The 2012 Farm Bill

 

I’ve been following the happenings with the 2012 Farm Bill reauthorization, but I haven’t paid enough attention to make sense of it all. Just like so many things in politics, there is so much noise that it’s tough to know who to believe. Somehow I was subscribed to industry-wide emails related to fresh produce (as in fruit and veggies) as well as the soy lobby. Those are different perspectives, too.

One person I do trust is Marion Nestle and I read her blog: Food Politics. She recently blogged about the farm bill (Some comments on the progress of the farm bill) and the statistics she listed off gave me pause. Here’s what the proposed bill would fund:

  • $150 million annually for the Fresh Fruit and Vegetable program
  • $50 million per year for the Defense Department Fresh program, which provides fresh fruits and vegetables to schools and service institutions
  • $70 million annually for the Specialty Crop Block Grant program
  • $25 million annually for the Specialty Crop Research Initiative, to go to $50 million by 2017
  • $60 million in 2013 up to $65 million 2017 for pest and disease management programs
  • $200 million annually for The Market Access Program and $9 million for the Technical Assistance for Specialty Crops program
  • $100 million over 5 years for the Hunger-Free Communities Grant Program for fruit and vegetable SNAP incentives
  • $100 million over 5 years for the Farmers Market and Local Food Promotion Program
  • $406 million annually for Section 32 specialty crop purchases
  • $125 million for the Healthy Food Financing Initiative

Dr. Nestle goes on to state, “The farm bill currently costs taxpayers $85 billion a year, with $72 billion of that going for SNAP (food stamp) benefits.” Jaw-dropping numbers. I knew that the Farm Bill included SNAP funding, but I had no idea that it was that large. It’s upsetting that so many people need food assistance to survive.

What I would like to see in the Farm Bill is not handouts to corporations, but help for real farmers. When I read some of the statistics about farmers in this country (e.g. The average age of a farmer in the US is 57), I think that we need to be giving money directly to farmers — not to the higher ups at mega farming corporations. We also need more people to chose farming as a career.

What are your thoughts?

Related Posts Plugin for WordPress, Blogger...

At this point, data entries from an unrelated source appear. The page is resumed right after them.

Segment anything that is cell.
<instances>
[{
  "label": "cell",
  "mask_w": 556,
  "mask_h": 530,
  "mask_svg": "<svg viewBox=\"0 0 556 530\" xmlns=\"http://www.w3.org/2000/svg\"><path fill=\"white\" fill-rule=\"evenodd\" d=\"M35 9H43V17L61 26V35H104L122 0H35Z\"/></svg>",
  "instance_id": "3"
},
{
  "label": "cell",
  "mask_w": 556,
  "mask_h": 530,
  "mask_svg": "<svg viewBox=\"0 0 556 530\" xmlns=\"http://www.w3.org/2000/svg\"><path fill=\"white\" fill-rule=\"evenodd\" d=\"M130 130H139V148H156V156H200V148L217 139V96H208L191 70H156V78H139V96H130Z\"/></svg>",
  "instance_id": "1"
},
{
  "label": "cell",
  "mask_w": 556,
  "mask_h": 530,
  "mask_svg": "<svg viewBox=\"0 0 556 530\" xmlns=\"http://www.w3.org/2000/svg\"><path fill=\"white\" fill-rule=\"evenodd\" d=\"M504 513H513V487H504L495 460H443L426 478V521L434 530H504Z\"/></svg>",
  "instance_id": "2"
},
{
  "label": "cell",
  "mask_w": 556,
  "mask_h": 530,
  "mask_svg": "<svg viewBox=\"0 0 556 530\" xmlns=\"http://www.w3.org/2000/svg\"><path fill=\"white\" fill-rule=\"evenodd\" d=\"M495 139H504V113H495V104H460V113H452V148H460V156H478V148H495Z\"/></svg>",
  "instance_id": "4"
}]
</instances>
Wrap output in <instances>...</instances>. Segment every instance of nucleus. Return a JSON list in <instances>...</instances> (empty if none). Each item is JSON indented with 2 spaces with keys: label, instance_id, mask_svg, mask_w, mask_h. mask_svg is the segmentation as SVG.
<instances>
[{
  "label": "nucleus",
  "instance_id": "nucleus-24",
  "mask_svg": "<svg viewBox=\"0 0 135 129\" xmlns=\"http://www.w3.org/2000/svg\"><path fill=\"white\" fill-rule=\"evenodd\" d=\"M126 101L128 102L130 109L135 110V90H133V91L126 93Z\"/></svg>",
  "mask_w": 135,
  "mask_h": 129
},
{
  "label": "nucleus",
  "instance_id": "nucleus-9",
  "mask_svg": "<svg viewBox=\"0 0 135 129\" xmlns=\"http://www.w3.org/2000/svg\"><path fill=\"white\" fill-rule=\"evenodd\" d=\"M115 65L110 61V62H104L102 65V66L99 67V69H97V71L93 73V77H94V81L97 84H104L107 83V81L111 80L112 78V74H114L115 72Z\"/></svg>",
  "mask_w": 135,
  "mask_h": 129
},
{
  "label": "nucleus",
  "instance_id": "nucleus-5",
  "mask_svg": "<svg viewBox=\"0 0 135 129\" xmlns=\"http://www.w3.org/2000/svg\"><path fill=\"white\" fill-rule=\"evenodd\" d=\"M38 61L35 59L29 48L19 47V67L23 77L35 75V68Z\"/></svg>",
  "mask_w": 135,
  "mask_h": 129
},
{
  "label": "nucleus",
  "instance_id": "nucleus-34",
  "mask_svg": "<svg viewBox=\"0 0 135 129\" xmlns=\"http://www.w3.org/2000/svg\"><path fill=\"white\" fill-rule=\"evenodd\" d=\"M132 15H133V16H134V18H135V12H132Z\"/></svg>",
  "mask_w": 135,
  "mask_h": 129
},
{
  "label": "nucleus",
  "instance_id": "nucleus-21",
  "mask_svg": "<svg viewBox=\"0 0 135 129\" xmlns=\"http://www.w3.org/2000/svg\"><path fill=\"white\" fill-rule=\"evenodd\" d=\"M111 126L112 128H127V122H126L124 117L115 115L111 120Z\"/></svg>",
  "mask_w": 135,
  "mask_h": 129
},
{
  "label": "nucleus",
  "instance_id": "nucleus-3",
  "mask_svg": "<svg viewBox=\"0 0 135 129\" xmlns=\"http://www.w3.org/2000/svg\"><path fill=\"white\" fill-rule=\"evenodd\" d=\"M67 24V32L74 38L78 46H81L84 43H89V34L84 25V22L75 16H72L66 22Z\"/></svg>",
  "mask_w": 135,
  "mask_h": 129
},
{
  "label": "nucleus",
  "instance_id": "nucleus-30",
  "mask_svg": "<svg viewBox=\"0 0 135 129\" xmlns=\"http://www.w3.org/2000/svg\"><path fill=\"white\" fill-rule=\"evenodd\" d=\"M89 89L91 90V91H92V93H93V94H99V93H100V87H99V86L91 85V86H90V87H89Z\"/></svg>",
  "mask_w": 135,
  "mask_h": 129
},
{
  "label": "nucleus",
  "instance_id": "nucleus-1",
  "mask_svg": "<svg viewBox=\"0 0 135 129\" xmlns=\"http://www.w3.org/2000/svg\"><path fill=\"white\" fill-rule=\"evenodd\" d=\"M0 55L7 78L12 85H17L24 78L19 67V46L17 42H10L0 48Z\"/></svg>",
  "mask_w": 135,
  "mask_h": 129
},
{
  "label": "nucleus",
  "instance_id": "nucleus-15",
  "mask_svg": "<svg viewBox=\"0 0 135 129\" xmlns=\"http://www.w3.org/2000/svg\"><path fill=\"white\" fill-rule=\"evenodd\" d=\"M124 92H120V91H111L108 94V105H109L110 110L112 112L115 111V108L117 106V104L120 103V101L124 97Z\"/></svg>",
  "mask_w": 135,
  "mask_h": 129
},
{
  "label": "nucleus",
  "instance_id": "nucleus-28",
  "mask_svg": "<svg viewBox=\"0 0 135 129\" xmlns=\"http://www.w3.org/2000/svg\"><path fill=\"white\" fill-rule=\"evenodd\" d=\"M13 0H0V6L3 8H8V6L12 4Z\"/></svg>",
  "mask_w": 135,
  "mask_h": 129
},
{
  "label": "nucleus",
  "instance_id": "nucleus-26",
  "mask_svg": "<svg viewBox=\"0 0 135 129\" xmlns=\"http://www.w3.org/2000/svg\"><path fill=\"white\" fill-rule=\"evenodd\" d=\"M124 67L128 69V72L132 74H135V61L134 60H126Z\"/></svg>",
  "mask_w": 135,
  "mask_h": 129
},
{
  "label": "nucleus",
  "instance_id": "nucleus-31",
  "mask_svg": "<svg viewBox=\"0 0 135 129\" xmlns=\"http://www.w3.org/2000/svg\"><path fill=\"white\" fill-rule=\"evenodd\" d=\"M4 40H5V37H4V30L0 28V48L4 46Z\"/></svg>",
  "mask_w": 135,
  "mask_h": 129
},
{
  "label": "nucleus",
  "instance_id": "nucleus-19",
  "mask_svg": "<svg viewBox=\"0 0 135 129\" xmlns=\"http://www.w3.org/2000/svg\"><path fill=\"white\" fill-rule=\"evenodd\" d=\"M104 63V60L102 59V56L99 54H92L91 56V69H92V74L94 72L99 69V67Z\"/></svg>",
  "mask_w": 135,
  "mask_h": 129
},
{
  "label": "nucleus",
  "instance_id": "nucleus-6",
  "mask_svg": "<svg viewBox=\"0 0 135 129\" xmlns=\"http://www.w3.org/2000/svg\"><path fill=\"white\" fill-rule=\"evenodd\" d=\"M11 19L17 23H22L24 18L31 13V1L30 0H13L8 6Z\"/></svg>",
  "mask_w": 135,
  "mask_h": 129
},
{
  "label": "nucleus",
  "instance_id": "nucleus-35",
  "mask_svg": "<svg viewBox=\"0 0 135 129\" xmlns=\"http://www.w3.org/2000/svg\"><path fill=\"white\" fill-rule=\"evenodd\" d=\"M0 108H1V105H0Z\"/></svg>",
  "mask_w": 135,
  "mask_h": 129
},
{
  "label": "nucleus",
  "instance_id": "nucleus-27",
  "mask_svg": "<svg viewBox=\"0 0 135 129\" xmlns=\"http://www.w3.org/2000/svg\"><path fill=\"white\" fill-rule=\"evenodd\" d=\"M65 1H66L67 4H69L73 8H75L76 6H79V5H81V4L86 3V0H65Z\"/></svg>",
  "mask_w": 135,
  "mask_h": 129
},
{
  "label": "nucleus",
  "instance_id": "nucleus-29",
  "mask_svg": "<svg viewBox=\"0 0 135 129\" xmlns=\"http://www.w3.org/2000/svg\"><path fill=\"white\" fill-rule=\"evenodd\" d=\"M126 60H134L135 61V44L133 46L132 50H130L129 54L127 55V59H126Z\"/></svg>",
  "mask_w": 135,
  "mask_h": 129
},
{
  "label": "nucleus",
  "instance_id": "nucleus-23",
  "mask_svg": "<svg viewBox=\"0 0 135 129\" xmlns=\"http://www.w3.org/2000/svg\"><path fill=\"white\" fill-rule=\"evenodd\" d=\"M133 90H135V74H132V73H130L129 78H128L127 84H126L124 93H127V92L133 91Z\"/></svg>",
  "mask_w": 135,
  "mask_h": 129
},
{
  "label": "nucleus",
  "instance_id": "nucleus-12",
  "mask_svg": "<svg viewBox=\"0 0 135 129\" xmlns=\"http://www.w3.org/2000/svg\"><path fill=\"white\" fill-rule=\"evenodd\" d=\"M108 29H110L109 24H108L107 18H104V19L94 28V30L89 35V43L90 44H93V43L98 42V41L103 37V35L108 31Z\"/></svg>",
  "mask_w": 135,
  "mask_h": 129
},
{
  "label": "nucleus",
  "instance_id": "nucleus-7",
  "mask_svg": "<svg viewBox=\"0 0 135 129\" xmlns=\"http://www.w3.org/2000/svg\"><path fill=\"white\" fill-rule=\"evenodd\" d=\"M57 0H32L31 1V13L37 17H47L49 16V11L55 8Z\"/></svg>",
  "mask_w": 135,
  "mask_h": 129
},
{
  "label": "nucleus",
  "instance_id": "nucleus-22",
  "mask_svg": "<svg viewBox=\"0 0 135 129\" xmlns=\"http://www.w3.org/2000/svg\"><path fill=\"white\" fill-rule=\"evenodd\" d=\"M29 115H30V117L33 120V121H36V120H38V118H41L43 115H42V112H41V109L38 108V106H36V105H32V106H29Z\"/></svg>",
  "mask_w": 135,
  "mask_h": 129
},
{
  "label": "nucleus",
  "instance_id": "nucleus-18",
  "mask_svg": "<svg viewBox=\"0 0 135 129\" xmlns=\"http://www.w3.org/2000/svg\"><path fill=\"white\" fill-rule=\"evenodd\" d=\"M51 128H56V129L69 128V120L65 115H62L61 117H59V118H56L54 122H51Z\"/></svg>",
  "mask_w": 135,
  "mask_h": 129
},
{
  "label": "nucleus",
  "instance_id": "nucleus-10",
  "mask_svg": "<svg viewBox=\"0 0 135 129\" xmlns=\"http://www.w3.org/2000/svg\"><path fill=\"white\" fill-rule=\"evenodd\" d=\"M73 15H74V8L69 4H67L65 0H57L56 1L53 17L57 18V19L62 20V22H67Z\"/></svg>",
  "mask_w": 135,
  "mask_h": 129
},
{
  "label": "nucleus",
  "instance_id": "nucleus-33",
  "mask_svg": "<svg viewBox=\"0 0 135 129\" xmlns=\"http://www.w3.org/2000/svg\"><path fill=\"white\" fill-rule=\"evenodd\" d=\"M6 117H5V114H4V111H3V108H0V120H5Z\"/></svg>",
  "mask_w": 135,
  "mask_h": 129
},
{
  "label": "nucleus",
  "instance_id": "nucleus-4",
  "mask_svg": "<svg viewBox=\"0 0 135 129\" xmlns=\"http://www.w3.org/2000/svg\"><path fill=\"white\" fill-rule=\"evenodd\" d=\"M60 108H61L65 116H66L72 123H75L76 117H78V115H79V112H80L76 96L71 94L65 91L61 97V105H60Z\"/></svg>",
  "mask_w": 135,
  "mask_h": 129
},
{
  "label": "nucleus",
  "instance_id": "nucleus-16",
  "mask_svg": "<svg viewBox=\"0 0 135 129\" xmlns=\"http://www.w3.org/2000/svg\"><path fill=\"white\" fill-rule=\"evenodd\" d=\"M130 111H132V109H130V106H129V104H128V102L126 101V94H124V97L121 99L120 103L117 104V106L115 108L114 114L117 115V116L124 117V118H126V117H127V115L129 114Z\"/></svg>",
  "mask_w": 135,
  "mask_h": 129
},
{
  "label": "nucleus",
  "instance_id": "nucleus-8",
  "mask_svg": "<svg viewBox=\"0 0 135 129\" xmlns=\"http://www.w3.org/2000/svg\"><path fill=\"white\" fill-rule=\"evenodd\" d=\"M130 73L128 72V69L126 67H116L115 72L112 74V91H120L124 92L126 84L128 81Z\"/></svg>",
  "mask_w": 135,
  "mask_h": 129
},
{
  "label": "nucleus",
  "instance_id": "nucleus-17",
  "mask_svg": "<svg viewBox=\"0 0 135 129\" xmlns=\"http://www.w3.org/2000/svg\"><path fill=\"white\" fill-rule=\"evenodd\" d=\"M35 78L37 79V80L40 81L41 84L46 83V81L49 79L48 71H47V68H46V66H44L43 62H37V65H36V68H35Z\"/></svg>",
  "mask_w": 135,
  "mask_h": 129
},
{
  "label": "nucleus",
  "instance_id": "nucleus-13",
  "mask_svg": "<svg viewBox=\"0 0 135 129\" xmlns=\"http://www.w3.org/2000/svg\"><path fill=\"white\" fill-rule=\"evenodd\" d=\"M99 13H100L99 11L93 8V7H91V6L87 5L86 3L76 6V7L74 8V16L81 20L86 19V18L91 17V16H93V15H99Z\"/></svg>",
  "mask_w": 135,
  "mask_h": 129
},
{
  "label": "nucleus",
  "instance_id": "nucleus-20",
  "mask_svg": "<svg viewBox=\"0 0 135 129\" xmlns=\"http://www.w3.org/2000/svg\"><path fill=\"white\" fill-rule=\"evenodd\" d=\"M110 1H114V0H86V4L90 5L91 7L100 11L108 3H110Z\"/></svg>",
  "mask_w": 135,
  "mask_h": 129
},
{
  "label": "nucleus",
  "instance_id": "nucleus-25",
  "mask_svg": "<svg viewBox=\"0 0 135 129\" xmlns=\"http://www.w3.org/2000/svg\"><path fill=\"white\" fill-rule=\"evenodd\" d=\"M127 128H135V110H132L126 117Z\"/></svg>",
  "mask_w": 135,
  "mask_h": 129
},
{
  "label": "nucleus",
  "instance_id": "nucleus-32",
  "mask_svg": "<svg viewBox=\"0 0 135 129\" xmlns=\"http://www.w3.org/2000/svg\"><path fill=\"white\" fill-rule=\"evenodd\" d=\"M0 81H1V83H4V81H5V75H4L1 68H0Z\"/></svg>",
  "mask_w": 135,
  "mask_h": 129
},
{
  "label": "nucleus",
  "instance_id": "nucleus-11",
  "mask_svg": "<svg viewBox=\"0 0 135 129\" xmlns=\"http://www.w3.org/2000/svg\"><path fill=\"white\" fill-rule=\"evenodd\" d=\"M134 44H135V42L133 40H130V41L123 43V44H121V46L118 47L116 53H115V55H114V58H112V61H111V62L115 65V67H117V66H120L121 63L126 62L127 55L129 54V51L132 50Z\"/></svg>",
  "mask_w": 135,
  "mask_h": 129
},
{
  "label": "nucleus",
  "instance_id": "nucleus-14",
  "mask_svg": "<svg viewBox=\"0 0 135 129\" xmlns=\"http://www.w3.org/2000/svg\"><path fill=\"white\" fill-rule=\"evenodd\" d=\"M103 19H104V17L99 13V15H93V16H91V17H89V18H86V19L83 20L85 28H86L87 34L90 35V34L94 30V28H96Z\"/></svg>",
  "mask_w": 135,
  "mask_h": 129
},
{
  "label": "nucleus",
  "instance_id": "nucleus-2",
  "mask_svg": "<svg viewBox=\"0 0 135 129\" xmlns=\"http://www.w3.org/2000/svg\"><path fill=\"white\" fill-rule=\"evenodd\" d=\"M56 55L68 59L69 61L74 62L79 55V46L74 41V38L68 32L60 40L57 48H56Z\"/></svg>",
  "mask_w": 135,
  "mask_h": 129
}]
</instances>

3 Responses to The 2012 Farm Bill

  1. RainbowW June 1, 2012 at 8:11 am #

    i might like the bill better if it didn’t represent a funding CUT for SNAP benefits, lowered eligibility, and an increase in red tape and hassle (essentially, punishment for being poor) to qualify.

    as someone who depends on food stamps to do things like eat, but who allocates a full 10 hour day to do things like apply and interview because of the waits, delays, and hassles. the first time i got SNAP benefits, i had to get FINGERPRINTED because apparently being poor makes you a criminal.

  2. Andrea June 3, 2012 at 7:46 pm #

    My first thought upon seeing this is to wonder how much companies like Monsanto, ConAgra and their ilk will get from this.

    I’d much prefer them to give the money to actual farmers. My father in law who is a farmer, would prefer for the farm bill to just be 100% dissolved as he says that will help him and his business more than anything.

  3. Paul June 4, 2012 at 10:58 am #

    The Farm Bill is a big deal, that will get little if any media attention.

    The School Nutrition Association is also trying to get the School Breakfast Program funded through this. Presently the USDA does not give any commodity dollars to the School Breakfast Program.

    Also the 150 million to the fresh fruit and vegetable program is awesome. This program provides to low income schools a fresh fruit/vegetable at least twice a week. We did this in out school last year, we had passion fruit, golden raspberries, papaya etc. Kids really enjoyed it and it had a lasting effect.

    The DOD $50 million lets schools use their commodity dollars on fresh produce. This works very well. We don’t have to order pallet after pallet of the same USDA commodity now. We use a lot of our commodity dollars on fresh produce, which requires no long term shelf/warehouse space.

    As far as SNAP goes, I am very much for this program. However I think it should be run more like WIC. Only allowing certain foods to be “purchased”. As far as the back ground check, I think this is a good idea. While the majority are honestly using the SNAP program their are some who abuse and fraudulently use this program. I don’t think it would be a bad idea to have SNAP recipients provide service back at their food pantry or schools either.